Die Kleine zeigte mit ihrem kleinen Finger auf eine große schwarze Rose.

»Wir müssen es dem Papa sagen, er hat immer auf diese Rose gewartet!«

»Ja, Schatz, wollen wir zum Papa gehen«, sagte ich, unruhig zum Himmel emporblickend.

Die Kleine lief voraus und schwatzte:

»Wir wollen ihm nichts sagen, wir wollen ihn nur herbringen, damit er sie selbst sieht, ja?«

»Ja, ja, so wollen wir es machen.«

Artur hatte sich wohl eben seine kalte Abreibung gemacht und war im Begriff sein Hemd zu wechseln. Als ich ihn im Spiegel sah, blieb ich wie angewurzelt stehen, stürzte mich dann zu ihm hin und drückte mein Gesicht an seinen Arm, auf dem ich den braunen Halbmond entdeckte.
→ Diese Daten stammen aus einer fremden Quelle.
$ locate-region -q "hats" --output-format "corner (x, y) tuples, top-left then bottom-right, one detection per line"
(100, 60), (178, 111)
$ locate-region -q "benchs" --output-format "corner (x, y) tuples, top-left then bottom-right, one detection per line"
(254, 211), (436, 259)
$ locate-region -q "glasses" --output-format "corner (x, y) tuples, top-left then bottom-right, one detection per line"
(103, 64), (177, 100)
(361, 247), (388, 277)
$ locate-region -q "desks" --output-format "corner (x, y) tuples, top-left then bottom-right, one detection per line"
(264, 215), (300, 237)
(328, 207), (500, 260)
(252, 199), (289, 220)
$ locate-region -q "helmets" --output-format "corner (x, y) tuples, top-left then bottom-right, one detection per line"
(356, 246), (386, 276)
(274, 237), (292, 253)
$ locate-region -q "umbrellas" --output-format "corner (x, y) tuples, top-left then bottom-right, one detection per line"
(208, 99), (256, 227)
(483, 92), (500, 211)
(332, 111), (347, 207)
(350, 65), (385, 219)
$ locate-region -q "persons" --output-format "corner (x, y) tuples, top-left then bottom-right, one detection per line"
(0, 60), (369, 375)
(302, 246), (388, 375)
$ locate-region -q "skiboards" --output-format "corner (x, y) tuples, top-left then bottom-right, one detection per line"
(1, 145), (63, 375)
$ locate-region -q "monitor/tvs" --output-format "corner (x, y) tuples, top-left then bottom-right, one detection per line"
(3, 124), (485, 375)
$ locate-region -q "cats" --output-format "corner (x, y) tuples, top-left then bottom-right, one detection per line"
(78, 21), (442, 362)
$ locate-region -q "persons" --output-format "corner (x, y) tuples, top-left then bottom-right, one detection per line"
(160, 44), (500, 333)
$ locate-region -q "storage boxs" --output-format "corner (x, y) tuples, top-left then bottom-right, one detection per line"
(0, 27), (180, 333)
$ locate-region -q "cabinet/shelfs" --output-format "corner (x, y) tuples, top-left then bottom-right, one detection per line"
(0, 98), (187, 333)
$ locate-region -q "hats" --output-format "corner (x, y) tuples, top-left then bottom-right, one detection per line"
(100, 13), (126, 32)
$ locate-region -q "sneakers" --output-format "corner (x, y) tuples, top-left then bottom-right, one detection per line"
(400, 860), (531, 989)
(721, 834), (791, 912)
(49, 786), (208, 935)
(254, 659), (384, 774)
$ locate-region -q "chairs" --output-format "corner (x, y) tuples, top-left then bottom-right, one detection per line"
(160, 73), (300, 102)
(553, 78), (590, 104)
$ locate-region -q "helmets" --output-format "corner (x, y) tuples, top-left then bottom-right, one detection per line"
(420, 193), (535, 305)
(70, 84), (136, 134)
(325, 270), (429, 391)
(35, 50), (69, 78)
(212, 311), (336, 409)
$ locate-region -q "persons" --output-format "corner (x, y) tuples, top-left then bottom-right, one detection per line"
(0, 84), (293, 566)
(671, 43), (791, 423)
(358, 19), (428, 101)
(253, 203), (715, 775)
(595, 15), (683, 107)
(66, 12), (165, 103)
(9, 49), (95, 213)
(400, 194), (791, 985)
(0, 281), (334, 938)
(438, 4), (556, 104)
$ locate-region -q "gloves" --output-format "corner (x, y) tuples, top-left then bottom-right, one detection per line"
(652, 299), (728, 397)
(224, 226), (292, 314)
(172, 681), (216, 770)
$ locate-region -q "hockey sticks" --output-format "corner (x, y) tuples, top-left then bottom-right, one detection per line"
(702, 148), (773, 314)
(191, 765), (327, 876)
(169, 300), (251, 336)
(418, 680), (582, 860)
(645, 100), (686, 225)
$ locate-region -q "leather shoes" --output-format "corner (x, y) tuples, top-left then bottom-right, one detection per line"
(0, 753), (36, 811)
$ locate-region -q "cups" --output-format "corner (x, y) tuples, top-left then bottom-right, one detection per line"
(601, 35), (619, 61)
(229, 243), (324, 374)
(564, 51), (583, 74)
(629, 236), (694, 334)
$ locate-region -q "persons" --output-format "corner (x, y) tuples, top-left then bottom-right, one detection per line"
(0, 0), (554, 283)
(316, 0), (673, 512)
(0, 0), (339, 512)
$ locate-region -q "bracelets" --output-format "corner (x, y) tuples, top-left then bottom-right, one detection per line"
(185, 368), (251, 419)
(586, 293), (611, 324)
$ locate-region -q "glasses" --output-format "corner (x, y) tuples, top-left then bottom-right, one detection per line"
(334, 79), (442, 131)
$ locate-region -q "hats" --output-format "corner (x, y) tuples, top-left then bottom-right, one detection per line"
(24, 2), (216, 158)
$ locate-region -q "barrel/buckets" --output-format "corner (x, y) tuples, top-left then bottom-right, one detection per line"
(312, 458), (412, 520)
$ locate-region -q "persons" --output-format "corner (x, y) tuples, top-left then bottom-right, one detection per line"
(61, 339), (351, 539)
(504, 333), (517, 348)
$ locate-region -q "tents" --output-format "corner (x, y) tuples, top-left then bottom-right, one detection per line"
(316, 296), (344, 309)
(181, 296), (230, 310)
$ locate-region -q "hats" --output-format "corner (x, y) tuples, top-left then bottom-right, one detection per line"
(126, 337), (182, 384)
»Kate, Kate, was ist mit dir?« flüsterte er, mit den Augen auf die Kleine zeigend.

»Wenn du nur wüßtest, wie glücklich ich heute bin, Artur!«

»Papa hat ja auch eine schwarze Rose am Arm, sie ist nur noch nicht aufgegangen. Nicht wahr, Mama Kate?«

»Ja, gewiß, mein Kind. Deine Mama Kate ist sehr dumm. Vielleicht noch dümmer als du.«

Ich gab Artur keine Erklärung über diesen plötzlichen Ausbruch. Es ist aber wirklich dumm, daß ich meinen Mann noch niemals unbekleidet bei Tageslicht gesehen habe. Ich wäre von dieser ganzen Unruhe und Seelenqual verschont geblieben, wenn ich gewußt hätte, daß ich ihm niemals untreu gewesen bin. Natürlich hatte ich auch in jener Stunde, als ich den Tod vor Augen sah, unbewußt die mir so vertraute Umarmung meines Mannes erkannt. Es ist aber seltsam, daß ich später in seinen Umarmungen niemals jene fremden Arme mit dem braunen Halbmond auf der blassen Haut wiedererkannte.